Copy the listing below word for word, beginning with the line that contains "Observationally, is the" and continuing through the final line of the listing.

_Supplied records:_
** Start **

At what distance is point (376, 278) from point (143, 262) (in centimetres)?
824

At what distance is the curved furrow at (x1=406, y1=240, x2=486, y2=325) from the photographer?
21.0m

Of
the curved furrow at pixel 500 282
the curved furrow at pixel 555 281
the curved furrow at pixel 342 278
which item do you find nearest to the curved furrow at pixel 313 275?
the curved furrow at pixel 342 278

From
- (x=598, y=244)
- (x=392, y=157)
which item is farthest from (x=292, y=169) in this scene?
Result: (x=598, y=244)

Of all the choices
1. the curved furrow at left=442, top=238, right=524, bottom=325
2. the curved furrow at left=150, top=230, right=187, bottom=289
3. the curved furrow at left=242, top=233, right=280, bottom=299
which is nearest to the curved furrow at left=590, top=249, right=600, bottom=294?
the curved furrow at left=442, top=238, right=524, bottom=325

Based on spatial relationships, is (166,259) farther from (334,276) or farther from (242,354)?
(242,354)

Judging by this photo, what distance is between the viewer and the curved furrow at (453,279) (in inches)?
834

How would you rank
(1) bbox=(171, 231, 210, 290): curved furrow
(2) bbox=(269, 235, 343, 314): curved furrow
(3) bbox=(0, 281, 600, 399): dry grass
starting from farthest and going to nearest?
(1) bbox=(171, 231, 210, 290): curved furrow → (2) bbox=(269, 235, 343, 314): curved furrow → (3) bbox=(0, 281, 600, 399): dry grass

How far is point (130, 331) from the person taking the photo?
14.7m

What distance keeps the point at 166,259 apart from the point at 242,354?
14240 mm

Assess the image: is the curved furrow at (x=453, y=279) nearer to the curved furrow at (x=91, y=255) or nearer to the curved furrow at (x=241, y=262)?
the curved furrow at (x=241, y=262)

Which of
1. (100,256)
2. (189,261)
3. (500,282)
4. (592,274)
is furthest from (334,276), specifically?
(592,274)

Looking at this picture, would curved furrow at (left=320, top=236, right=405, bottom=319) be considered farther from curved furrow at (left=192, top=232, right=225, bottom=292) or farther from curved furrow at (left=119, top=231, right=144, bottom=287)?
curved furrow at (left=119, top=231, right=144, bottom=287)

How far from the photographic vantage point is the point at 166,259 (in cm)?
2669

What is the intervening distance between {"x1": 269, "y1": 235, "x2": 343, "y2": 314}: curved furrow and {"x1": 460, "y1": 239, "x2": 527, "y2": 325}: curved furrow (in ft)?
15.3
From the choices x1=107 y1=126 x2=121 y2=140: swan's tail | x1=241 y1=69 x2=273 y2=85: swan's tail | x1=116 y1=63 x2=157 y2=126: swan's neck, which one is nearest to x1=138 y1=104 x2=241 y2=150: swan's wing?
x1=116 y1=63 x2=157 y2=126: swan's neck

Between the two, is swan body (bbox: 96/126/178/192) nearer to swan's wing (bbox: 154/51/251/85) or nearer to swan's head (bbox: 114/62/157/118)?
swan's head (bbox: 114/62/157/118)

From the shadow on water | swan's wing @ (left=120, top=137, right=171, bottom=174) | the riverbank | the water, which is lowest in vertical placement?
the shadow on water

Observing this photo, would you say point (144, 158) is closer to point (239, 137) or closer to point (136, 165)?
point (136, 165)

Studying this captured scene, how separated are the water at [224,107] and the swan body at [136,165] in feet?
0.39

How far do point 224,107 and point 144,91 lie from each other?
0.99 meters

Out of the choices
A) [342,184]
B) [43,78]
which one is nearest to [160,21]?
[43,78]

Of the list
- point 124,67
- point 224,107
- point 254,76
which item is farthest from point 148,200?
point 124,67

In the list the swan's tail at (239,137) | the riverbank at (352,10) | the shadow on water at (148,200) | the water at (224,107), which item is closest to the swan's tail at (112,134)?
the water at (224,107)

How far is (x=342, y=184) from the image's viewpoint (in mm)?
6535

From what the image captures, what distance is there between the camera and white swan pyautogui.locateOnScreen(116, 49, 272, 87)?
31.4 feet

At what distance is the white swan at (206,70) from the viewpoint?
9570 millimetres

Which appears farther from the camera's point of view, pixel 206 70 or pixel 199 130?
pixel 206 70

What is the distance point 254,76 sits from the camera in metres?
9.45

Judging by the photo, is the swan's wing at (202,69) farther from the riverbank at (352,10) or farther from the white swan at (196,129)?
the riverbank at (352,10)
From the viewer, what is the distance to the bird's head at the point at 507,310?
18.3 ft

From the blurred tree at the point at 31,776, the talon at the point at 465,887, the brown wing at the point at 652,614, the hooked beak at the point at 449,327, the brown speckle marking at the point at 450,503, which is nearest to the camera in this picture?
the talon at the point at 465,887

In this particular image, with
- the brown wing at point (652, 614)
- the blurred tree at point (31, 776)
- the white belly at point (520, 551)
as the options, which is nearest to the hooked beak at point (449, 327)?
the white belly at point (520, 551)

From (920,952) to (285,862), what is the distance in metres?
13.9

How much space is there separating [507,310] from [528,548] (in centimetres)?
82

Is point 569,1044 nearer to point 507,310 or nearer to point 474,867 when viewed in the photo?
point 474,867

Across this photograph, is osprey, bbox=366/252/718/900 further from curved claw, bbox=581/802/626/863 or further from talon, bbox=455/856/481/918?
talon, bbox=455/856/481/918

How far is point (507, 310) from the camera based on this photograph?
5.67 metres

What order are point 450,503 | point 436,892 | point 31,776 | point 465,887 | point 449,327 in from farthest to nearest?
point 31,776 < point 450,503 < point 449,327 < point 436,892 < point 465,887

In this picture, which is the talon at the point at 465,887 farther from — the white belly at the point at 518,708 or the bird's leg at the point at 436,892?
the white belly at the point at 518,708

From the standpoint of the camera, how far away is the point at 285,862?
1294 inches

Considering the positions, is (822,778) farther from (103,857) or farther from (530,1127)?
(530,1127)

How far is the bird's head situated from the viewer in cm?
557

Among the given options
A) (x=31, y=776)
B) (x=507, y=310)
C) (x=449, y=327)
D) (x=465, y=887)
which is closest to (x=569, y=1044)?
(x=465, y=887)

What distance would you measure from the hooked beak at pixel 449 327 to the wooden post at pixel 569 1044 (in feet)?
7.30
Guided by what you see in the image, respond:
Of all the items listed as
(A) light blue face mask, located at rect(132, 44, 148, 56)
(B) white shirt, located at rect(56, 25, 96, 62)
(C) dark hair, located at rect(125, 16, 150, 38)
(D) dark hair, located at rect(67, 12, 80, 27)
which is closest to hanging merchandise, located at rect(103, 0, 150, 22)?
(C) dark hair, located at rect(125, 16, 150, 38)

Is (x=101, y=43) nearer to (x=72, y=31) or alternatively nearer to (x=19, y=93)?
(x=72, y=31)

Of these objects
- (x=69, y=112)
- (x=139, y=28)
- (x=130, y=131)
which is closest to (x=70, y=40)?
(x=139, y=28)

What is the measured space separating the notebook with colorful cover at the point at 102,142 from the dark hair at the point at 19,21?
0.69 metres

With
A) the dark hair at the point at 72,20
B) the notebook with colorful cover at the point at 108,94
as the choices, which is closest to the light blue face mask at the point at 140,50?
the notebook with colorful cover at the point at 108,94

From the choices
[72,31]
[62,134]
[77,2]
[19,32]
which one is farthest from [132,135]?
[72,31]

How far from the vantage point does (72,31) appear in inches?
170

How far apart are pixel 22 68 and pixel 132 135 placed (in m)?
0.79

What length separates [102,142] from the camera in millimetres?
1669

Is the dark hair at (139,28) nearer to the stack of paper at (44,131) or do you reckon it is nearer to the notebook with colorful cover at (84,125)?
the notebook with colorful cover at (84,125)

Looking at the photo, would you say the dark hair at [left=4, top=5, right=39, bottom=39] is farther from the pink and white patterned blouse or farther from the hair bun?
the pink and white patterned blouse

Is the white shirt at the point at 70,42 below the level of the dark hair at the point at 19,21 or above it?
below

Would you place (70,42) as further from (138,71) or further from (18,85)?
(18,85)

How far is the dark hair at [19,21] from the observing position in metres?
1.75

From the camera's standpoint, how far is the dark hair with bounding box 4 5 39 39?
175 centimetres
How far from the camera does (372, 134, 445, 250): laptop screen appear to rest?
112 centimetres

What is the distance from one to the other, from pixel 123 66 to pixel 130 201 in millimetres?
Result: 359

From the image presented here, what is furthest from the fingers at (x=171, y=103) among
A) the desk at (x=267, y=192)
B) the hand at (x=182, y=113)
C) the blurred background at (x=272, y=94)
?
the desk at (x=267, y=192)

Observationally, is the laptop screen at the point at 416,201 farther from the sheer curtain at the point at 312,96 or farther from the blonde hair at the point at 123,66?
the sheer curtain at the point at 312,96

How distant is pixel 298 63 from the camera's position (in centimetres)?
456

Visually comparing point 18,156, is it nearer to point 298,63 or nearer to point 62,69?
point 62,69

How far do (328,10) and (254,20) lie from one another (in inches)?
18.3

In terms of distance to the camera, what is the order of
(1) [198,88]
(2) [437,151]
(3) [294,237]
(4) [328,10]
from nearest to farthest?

** End **

_Response to this task:_
Observationally, is the laptop screen at the point at 416,201 farther from the sheer curtain at the point at 312,96 or farther from the blonde hair at the point at 123,66?
the sheer curtain at the point at 312,96

How distant is pixel 298 63 from the camera's position (in centimetres)?
456

Visually comparing point 18,156, is it nearer to point 298,63 or nearer to point 62,69?
point 62,69

How far do (328,10) and (254,20) lie from one another (in inches)?
18.3

In terms of distance to the camera, what is the order of
(1) [198,88]
(2) [437,151]
(3) [294,237]
(4) [328,10]
from nearest to farthest?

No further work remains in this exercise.